-- START OF MATERIAL PROVIDED --

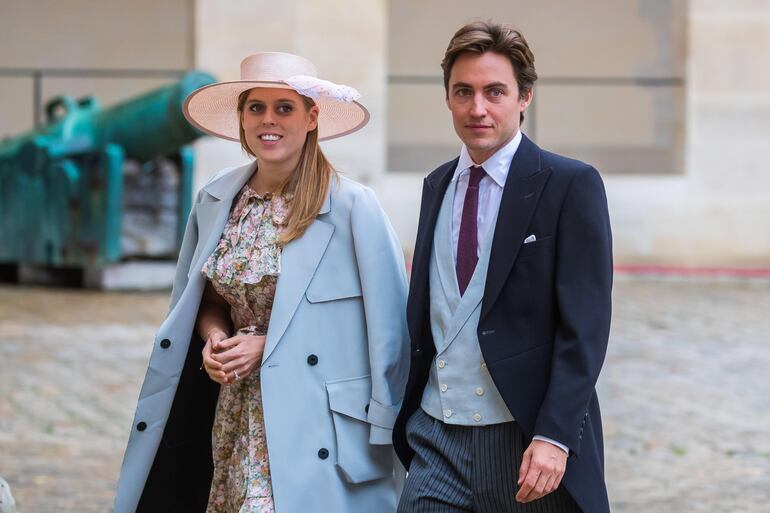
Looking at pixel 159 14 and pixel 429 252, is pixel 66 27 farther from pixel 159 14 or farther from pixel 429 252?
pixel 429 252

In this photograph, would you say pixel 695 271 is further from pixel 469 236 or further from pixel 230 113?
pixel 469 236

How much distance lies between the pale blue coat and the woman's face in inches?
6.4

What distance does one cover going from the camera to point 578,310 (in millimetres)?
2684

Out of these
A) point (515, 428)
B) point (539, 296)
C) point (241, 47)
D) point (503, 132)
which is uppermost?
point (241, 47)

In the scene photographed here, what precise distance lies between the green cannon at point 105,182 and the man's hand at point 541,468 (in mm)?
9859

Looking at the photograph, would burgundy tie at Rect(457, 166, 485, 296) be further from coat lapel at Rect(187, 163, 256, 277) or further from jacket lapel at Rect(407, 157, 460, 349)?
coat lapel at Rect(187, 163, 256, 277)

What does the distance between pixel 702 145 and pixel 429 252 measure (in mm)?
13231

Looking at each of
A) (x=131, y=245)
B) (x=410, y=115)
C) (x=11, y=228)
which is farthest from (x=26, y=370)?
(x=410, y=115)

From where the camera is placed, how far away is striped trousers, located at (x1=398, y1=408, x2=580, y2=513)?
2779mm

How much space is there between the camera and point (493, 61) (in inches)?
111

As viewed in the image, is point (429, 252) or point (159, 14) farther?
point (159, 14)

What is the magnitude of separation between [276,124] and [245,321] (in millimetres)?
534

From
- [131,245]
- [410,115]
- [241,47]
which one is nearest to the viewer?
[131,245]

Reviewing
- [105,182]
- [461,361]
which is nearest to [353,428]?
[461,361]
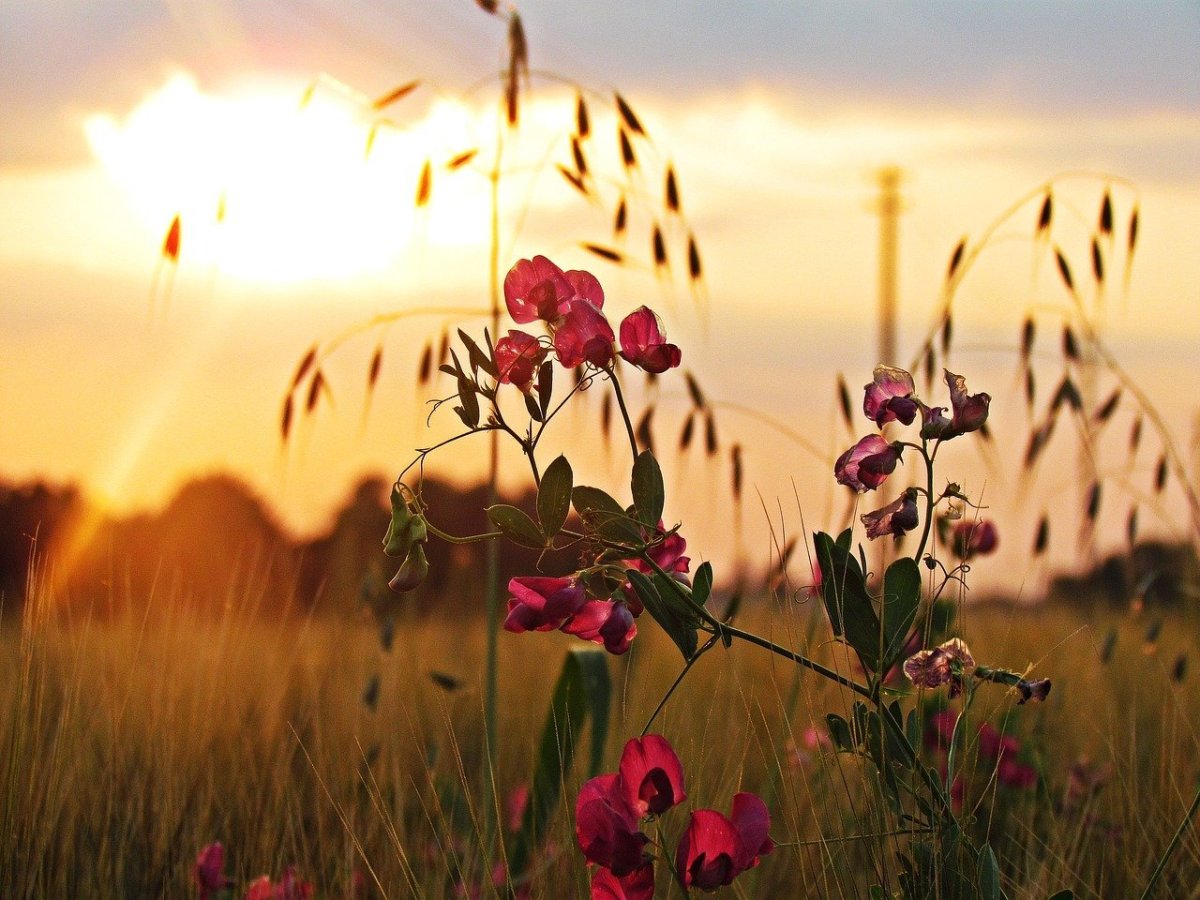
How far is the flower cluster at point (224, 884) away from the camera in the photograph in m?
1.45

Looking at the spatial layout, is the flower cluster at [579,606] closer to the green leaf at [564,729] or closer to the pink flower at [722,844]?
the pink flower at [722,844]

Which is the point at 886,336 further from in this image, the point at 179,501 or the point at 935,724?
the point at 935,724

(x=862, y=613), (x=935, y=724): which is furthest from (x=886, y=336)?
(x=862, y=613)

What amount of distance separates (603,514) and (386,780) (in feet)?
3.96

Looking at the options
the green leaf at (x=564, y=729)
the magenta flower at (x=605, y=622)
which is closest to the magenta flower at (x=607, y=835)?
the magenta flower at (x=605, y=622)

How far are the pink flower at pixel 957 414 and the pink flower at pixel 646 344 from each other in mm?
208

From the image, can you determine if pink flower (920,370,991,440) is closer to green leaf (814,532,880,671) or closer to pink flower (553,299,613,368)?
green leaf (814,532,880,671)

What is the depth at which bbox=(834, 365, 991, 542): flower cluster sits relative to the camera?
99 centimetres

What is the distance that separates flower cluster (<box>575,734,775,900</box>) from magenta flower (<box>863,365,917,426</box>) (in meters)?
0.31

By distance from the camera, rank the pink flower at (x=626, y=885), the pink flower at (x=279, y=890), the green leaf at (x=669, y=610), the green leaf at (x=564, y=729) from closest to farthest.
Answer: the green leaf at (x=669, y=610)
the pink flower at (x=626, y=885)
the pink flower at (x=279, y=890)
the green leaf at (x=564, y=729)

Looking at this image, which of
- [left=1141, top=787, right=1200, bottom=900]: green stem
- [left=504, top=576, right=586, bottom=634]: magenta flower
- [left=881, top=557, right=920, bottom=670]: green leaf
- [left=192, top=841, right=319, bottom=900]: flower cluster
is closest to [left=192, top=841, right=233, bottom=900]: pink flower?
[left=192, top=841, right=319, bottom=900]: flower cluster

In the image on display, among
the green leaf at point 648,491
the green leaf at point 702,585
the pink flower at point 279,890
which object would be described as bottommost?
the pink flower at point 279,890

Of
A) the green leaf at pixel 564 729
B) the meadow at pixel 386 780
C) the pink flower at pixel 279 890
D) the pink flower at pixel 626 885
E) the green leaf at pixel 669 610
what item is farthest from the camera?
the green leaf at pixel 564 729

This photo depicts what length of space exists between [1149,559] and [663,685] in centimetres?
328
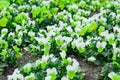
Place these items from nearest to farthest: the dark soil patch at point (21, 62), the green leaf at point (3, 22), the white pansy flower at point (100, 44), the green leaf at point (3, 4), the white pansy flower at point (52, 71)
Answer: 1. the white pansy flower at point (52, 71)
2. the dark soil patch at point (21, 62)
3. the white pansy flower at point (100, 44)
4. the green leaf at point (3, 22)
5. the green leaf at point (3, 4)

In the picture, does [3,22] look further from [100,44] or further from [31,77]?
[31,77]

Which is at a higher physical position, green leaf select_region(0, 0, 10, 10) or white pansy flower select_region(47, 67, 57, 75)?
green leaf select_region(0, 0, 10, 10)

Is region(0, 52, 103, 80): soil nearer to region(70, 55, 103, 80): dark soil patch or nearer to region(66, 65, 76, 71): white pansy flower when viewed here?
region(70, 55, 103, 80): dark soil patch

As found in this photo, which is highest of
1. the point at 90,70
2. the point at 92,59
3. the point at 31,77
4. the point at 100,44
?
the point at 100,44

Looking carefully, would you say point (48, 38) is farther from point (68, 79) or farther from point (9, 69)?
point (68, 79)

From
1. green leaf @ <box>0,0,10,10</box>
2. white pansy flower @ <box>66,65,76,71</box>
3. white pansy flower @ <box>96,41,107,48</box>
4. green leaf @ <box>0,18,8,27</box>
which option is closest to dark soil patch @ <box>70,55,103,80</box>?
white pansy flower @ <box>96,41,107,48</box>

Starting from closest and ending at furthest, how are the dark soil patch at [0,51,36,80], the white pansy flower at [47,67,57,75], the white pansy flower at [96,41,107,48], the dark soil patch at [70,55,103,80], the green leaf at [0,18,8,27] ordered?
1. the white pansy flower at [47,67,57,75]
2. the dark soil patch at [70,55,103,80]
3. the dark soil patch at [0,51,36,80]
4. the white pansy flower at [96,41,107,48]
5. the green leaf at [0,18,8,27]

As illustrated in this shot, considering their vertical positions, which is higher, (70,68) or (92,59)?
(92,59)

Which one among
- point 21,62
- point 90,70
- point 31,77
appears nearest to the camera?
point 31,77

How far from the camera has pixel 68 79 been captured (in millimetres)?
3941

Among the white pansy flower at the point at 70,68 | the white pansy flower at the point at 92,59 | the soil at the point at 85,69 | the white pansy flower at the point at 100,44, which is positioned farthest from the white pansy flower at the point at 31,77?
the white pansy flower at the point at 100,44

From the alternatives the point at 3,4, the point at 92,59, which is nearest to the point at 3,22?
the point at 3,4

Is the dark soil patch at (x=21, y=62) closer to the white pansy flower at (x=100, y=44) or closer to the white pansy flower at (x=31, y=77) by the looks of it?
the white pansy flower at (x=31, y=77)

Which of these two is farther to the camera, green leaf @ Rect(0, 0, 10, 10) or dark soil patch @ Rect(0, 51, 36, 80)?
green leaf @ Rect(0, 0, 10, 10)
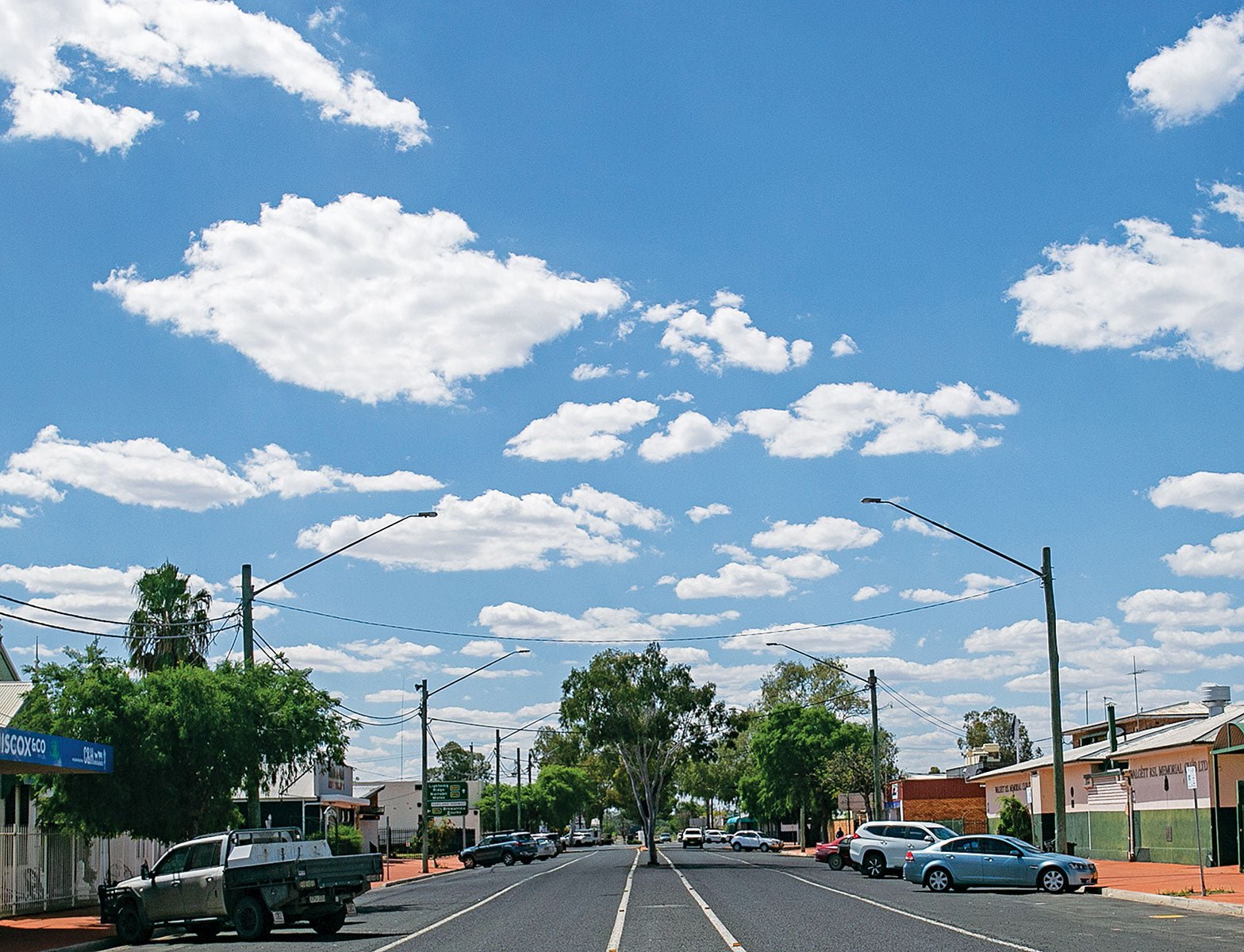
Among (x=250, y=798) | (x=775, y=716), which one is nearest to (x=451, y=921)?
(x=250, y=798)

-- END OF MATERIAL PROVIDED --

> **TASK TO COMPLETE**: Your task is to retype all the entries exactly and leave out any pictures.

> **RESPONSE BELOW**:
Looking at pixel 159 14 and pixel 429 252, is pixel 66 27 farther from pixel 159 14 or farther from pixel 429 252?
pixel 429 252

In this photograph, would you say pixel 695 271 is further from pixel 469 236 or further from pixel 230 113?
pixel 469 236

How much distance lies between the pale blue coat and the woman's face in inches?
6.4

What distance does one cover going from the camera to point 578,310 (in millimetres)?
2684

Out of these
A) point (515, 428)
B) point (539, 296)
C) point (241, 47)
D) point (503, 132)
which is uppermost?
point (241, 47)

In the scene photographed here, what precise distance lies between the green cannon at point 105,182 and the man's hand at point 541,468 (in mm)?
9859

Looking at the photograph, would burgundy tie at Rect(457, 166, 485, 296) be further from coat lapel at Rect(187, 163, 256, 277) or further from jacket lapel at Rect(407, 157, 460, 349)?
coat lapel at Rect(187, 163, 256, 277)

What does the distance between pixel 702 145 and pixel 429 252 measure (in mm)?
13231

Looking at each of
A) (x=131, y=245)
B) (x=410, y=115)
C) (x=11, y=228)
which is farthest from (x=26, y=370)?
(x=410, y=115)

From where the camera is placed, how far away is striped trousers, located at (x1=398, y1=408, x2=580, y2=513)?
2779mm

How much space is there between the camera and point (493, 61) (in inches)?
111

As viewed in the image, is point (429, 252) or point (159, 14) farther?
point (159, 14)

What is the magnitude of separation between [276,124] and [245,321] (in millimetres)?
534

From
- [131,245]
- [410,115]
- [241,47]
which one is nearest to the viewer?
[131,245]

Reviewing
- [105,182]
- [461,361]
which is nearest to [353,428]?
[461,361]
How far is the flower cluster at point (224, 884) away from the camera in the photograph in m?
1.45

Looking at the spatial layout, is the flower cluster at [579,606] closer to the green leaf at [564,729] or closer to the pink flower at [722,844]?
the pink flower at [722,844]

Which is the point at 886,336 further from in this image, the point at 179,501 or the point at 935,724?
the point at 935,724

(x=862, y=613), (x=935, y=724): which is furthest from (x=886, y=336)?
(x=862, y=613)

What amount of distance separates (603,514) and (386,780) (in feet)?
3.96

Looking at the options
the green leaf at (x=564, y=729)
the magenta flower at (x=605, y=622)
which is closest to the magenta flower at (x=607, y=835)?
the magenta flower at (x=605, y=622)

How far are the pink flower at pixel 957 414 and the pink flower at pixel 646 344 from each other in mm?
208

From the image, can you determine if pink flower (920,370,991,440) is closer to green leaf (814,532,880,671) or closer to pink flower (553,299,613,368)?
green leaf (814,532,880,671)

What is the depth at which bbox=(834, 365, 991, 542): flower cluster sits relative to the camera?
99 centimetres

What is the distance that separates flower cluster (<box>575,734,775,900</box>) from magenta flower (<box>863,365,917,426</box>) (in meters)?
0.31

By distance from the camera, rank the pink flower at (x=626, y=885), the pink flower at (x=279, y=890), the green leaf at (x=669, y=610), the green leaf at (x=564, y=729) from closest to farthest.
Answer: the green leaf at (x=669, y=610)
the pink flower at (x=626, y=885)
the pink flower at (x=279, y=890)
the green leaf at (x=564, y=729)

Looking at this image, which of
- [left=1141, top=787, right=1200, bottom=900]: green stem
- [left=504, top=576, right=586, bottom=634]: magenta flower
- [left=881, top=557, right=920, bottom=670]: green leaf
- [left=192, top=841, right=319, bottom=900]: flower cluster
is closest to [left=192, top=841, right=233, bottom=900]: pink flower?
[left=192, top=841, right=319, bottom=900]: flower cluster

In the image on display, among
the green leaf at point 648,491
the green leaf at point 702,585
the pink flower at point 279,890
which object would be described as bottommost?
the pink flower at point 279,890

Of
A) the green leaf at pixel 564 729
B) the meadow at pixel 386 780
C) the pink flower at pixel 279 890
D) the pink flower at pixel 626 885
E) the green leaf at pixel 669 610
what item is farthest from the camera?
the green leaf at pixel 564 729

This photo depicts what length of space exists between [1149,559] and [663,685] in centimetres?
328
Place these items from nearest to farthest: the dark soil patch at point (21, 62), the green leaf at point (3, 22), the white pansy flower at point (100, 44), the green leaf at point (3, 4), the white pansy flower at point (52, 71)
Answer: 1. the white pansy flower at point (52, 71)
2. the dark soil patch at point (21, 62)
3. the white pansy flower at point (100, 44)
4. the green leaf at point (3, 22)
5. the green leaf at point (3, 4)

In the picture, does [3,22] look further from [100,44] or further from [31,77]?
[31,77]

Which is at a higher physical position, green leaf select_region(0, 0, 10, 10) or white pansy flower select_region(47, 67, 57, 75)?
green leaf select_region(0, 0, 10, 10)

Is region(0, 52, 103, 80): soil nearer to region(70, 55, 103, 80): dark soil patch or nearer to region(66, 65, 76, 71): white pansy flower when viewed here?
region(70, 55, 103, 80): dark soil patch

As found in this photo, which is highest of
1. the point at 90,70
2. the point at 92,59
3. the point at 31,77
4. the point at 100,44
?
the point at 100,44

Looking carefully, would you say point (48, 38) is farther from point (68, 79) or farther from point (9, 69)?
point (68, 79)

From
1. green leaf @ <box>0,0,10,10</box>
2. white pansy flower @ <box>66,65,76,71</box>
3. white pansy flower @ <box>96,41,107,48</box>
4. green leaf @ <box>0,18,8,27</box>
which option is closest to dark soil patch @ <box>70,55,103,80</box>?
white pansy flower @ <box>96,41,107,48</box>

Starting from closest and ending at furthest, how are the dark soil patch at [0,51,36,80], the white pansy flower at [47,67,57,75], the white pansy flower at [96,41,107,48], the dark soil patch at [70,55,103,80], the green leaf at [0,18,8,27] ordered?
1. the white pansy flower at [47,67,57,75]
2. the dark soil patch at [70,55,103,80]
3. the dark soil patch at [0,51,36,80]
4. the white pansy flower at [96,41,107,48]
5. the green leaf at [0,18,8,27]

As illustrated in this shot, considering their vertical positions, which is higher, (70,68) or (92,59)?
(92,59)

Which one among
- point 21,62
- point 90,70
- point 31,77
appears nearest to the camera?
point 31,77

How far from the camera has pixel 68 79 been captured (in millimetres)?
3941

Among the white pansy flower at the point at 70,68 | the white pansy flower at the point at 92,59 | the soil at the point at 85,69 | the white pansy flower at the point at 100,44, which is positioned farthest from the white pansy flower at the point at 31,77?
the white pansy flower at the point at 100,44

From the alternatives the point at 3,4, the point at 92,59, which is nearest to the point at 3,22?
the point at 3,4

Is the dark soil patch at (x=21, y=62) closer to the white pansy flower at (x=100, y=44) or closer to the white pansy flower at (x=31, y=77) by the looks of it?
the white pansy flower at (x=31, y=77)

Which of these two is farther to the camera, green leaf @ Rect(0, 0, 10, 10) or dark soil patch @ Rect(0, 51, 36, 80)?
green leaf @ Rect(0, 0, 10, 10)
Among (x=250, y=798) | (x=775, y=716), which one is nearest to (x=451, y=921)?
(x=250, y=798)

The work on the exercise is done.